Auch der diesen Anspruch ausfüllende Sachvortrag ist unzureichend, sodass auch die Klage insoweit unschlüssig ist. Die Klägerin hat nicht vorgetragen, warum sie überhaupt die Zahlungen auf die dem Beklagten obliegende Unterhaltsverpflichtung vorgenommen hat; welche Vereinbarung dem zugrunde gelegen hat. Vielmehr ist sie dem Vortrag des Beklagten, dass während der Ehe Verbindlichkeiten beglichen worden sind, ohne dass hier eine Unterscheidung zwischen Verbindlichkeiten bzw. finanziellen Mitteln des einen oder anderen Ehegatten stattgefunden hätte, nicht entgegengetreten. Eine solche Auslegung entspricht sowohl dem Sinn und Zweck einer ehelichen Lebensgemeinschaft als auch der gesetzlichen Regelung des § 1360 b BGB, wonach im Zweifel anzunehmen ist, dass ein Ausgleich durch den mehr leistenden Ehegatten nicht beabsichtigt ist. Der der Klägerin danach obliegenden Darlegungs- und Beweispflicht (vgl. Palandt/Brudermüller, a.a.O., § 1360 b Rn. 4) genügt sie nicht.
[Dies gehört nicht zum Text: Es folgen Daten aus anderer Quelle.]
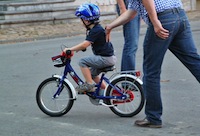 Père aidant son garçon à faire du vélo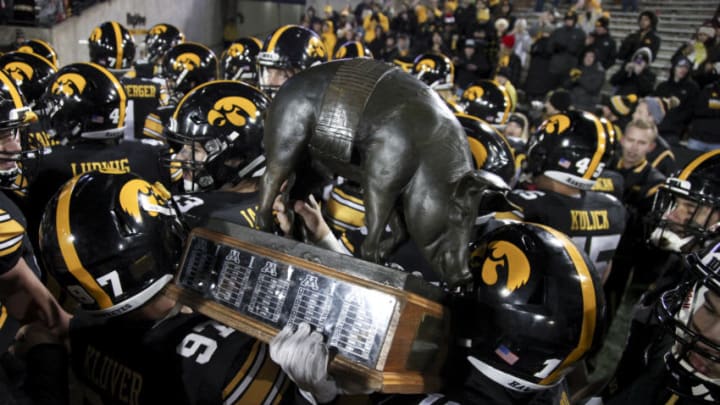 IOWA CITY, IOWA- OCTOBER 28: Defensive back Miles Taylor #19 and long snapper Tyler Kluver #97 of the Iowa Hawkeyes carry the Floyd of Rosedale trophy off the field after defeating the Minnesota Golden Gophers on October 28, 2017 at Kinnick Stadium in Iowa City, Iowa. (Photo by Matthew Holst/Getty Images)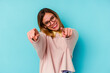 © Asier - Young student caucasian woman isolated on blue background cheerful smiles pointing to front.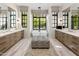 Bright, luxurious bathroom featuring dual vanities, a soaking tub, and large windows at 6650 N Hillside Dr, Paradise Valley, AZ 85253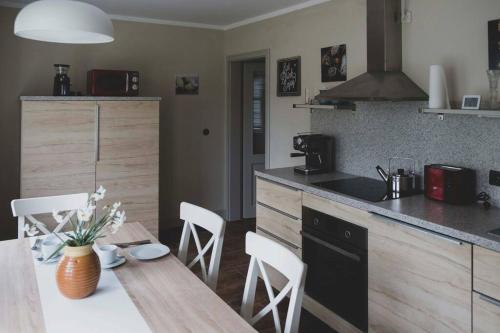 a kitchen with a wooden table and a counter top at Moderne Wohnung im Herzen der Natur - Ingo's Dream in Bäbelin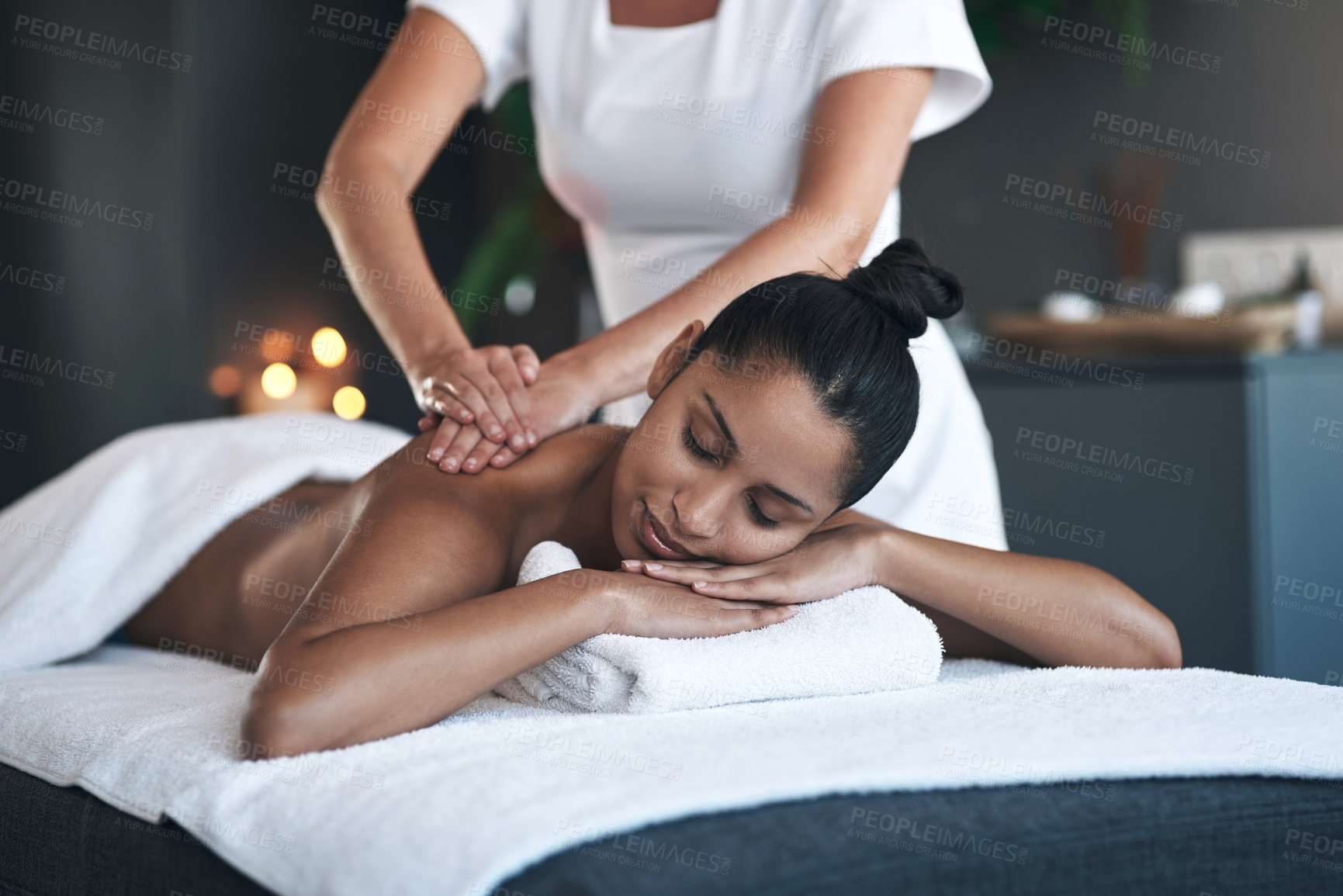 Buy stock photo Shot of a young woman getting a back massage at a spa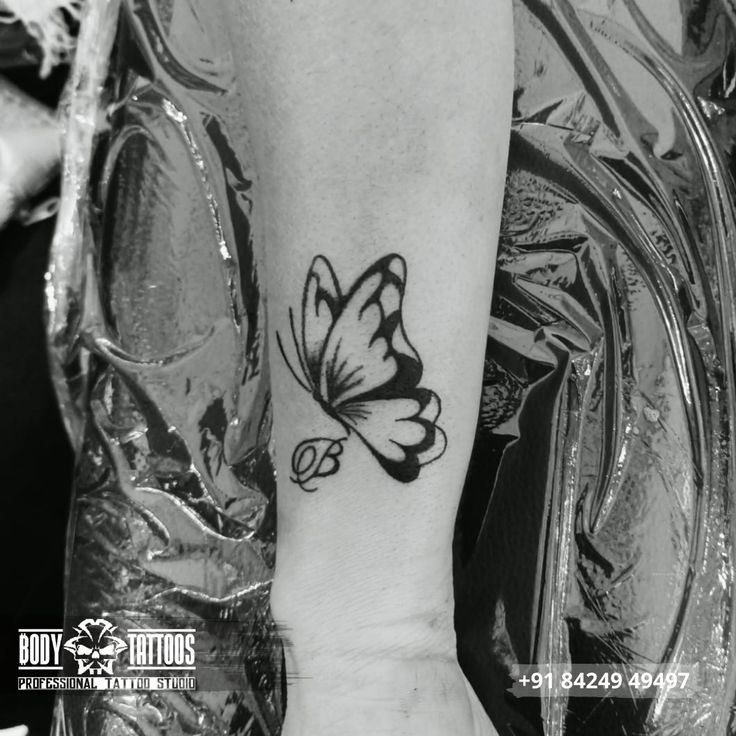 butterfly hand tattoo made in body tattoo studio kalyan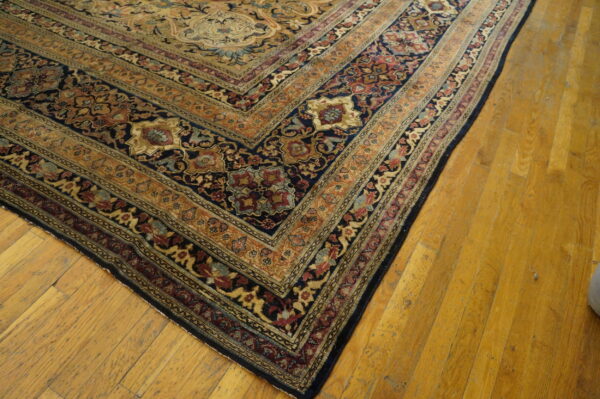 Traditional rug corner displaying detailed navy, gold, and red borders against warm yellow plank flooring.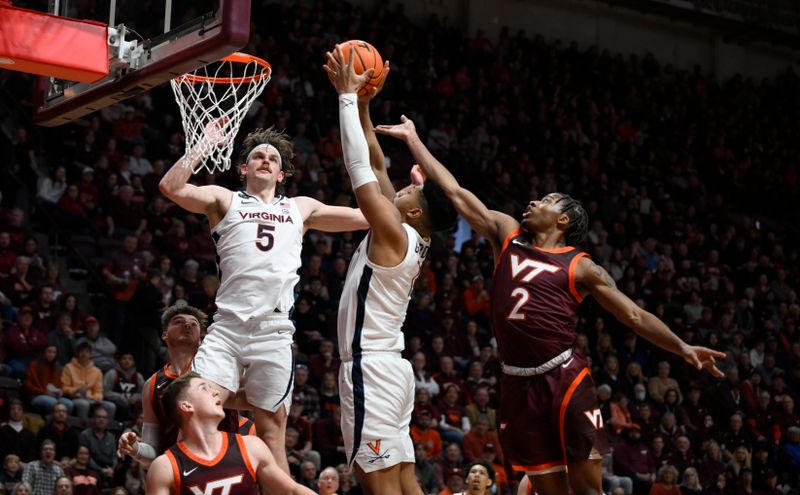 Feb 4, 2023; Blacksburg, Virginia, USA; Virginia Cavaliers forward Jayden Gardner (1) drives to basket as Virginia Tech Hokies guard Michael Collins Jr. (2) defends at Cassell Coliseum in the first half. Mandatory Credit: Lee Luther Jr.-USA TODAY Sports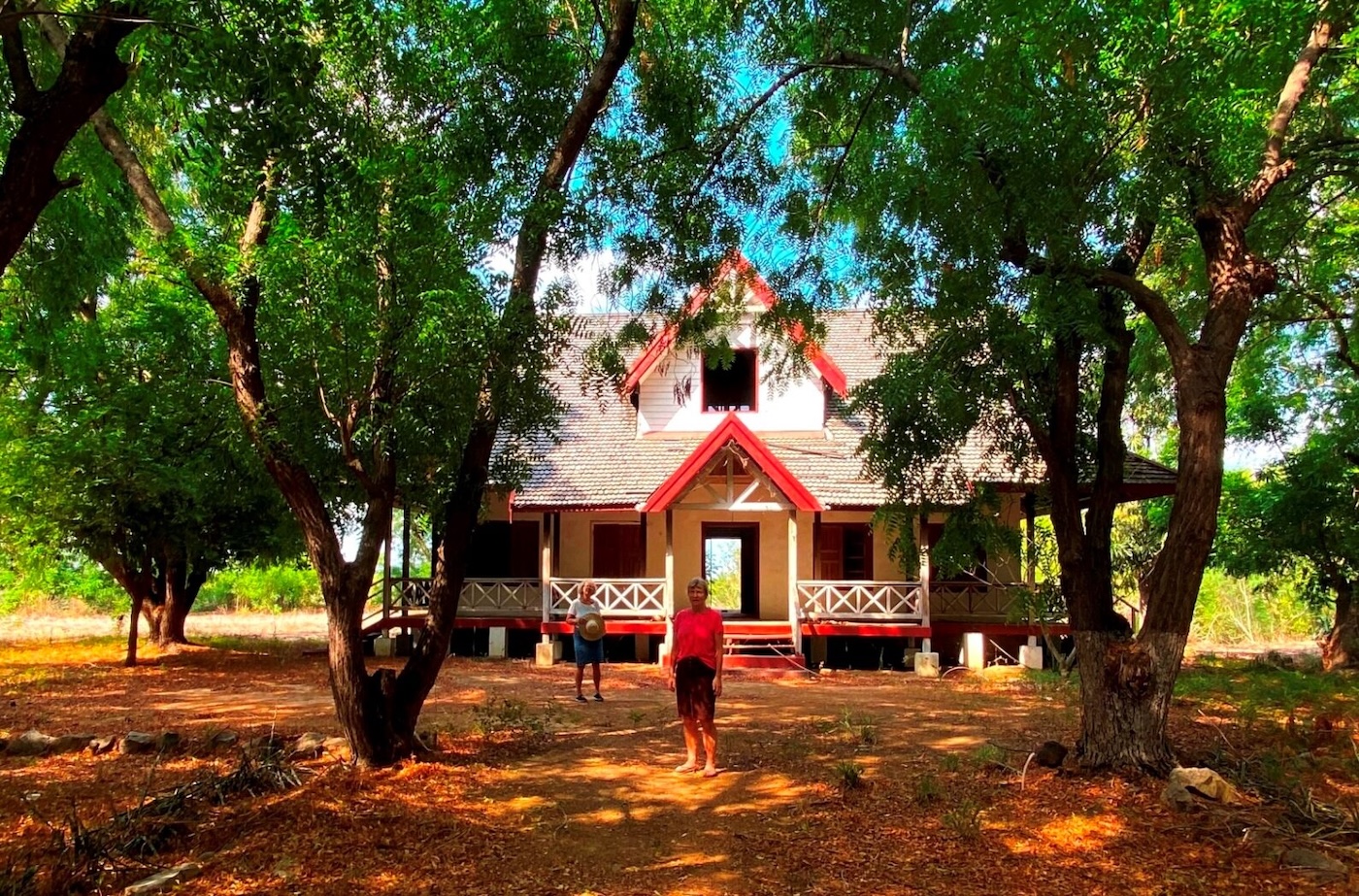 Bildet viser rektorboligen ved Tsarafototra, omgitt av grønne trær. To personer står foran bygningen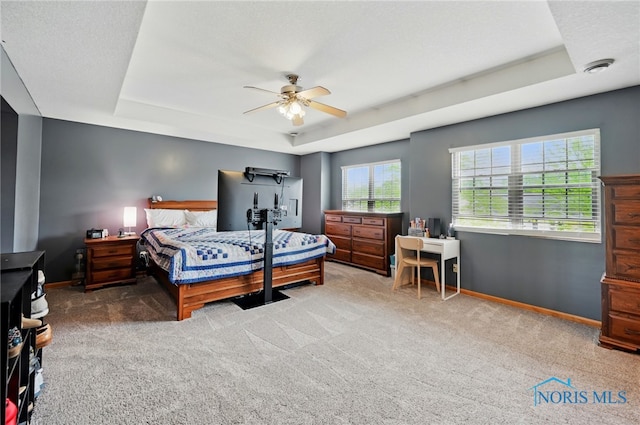 bedroom with baseboards, a tray ceiling, a ceiling fan, and carpet floors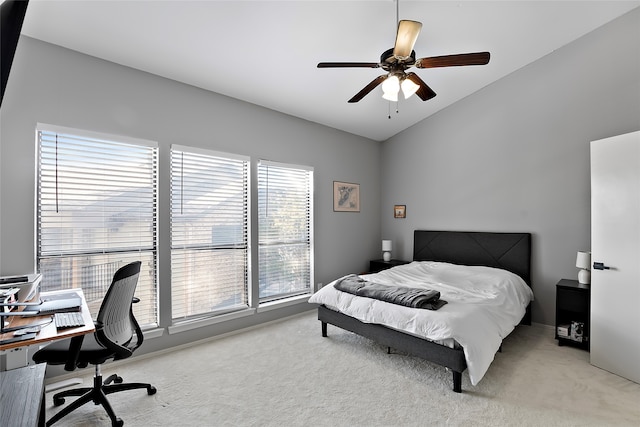 carpeted bedroom with lofted ceiling and ceiling fan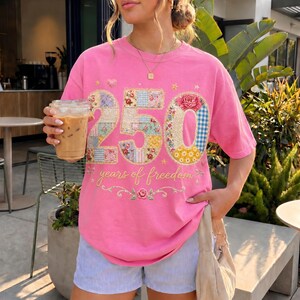 May include: A pink t-shirt with the number "250" in a patchwork design, with the words "years of freedom" below. The shirt is worn with blue and white striped shorts. A person is holding a clear plastic cup with a brown beverage.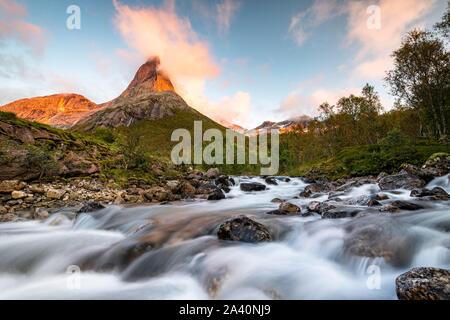 Stetind at sunset, Norwegian national mountain, in front torrent, Tysfjord, Ofoten, Nordland, Norway Stock Photo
e) Ausstattung Grundstück S... (75.050 €).

Der Sachvortrag entbehrt insoweit jeglicher Substanz.

Demzufolge verspricht die Klage insgesamt keine hinreichende Aussicht auf Erfolg, sodass auch das gegen die Versagung der begehrten Prozesskostenhilfe gerichtete Rechtsmittel erfolglos bleiben musste.

Die Kostenentscheidung beruht auf § 127 Abs. 4 ZPO.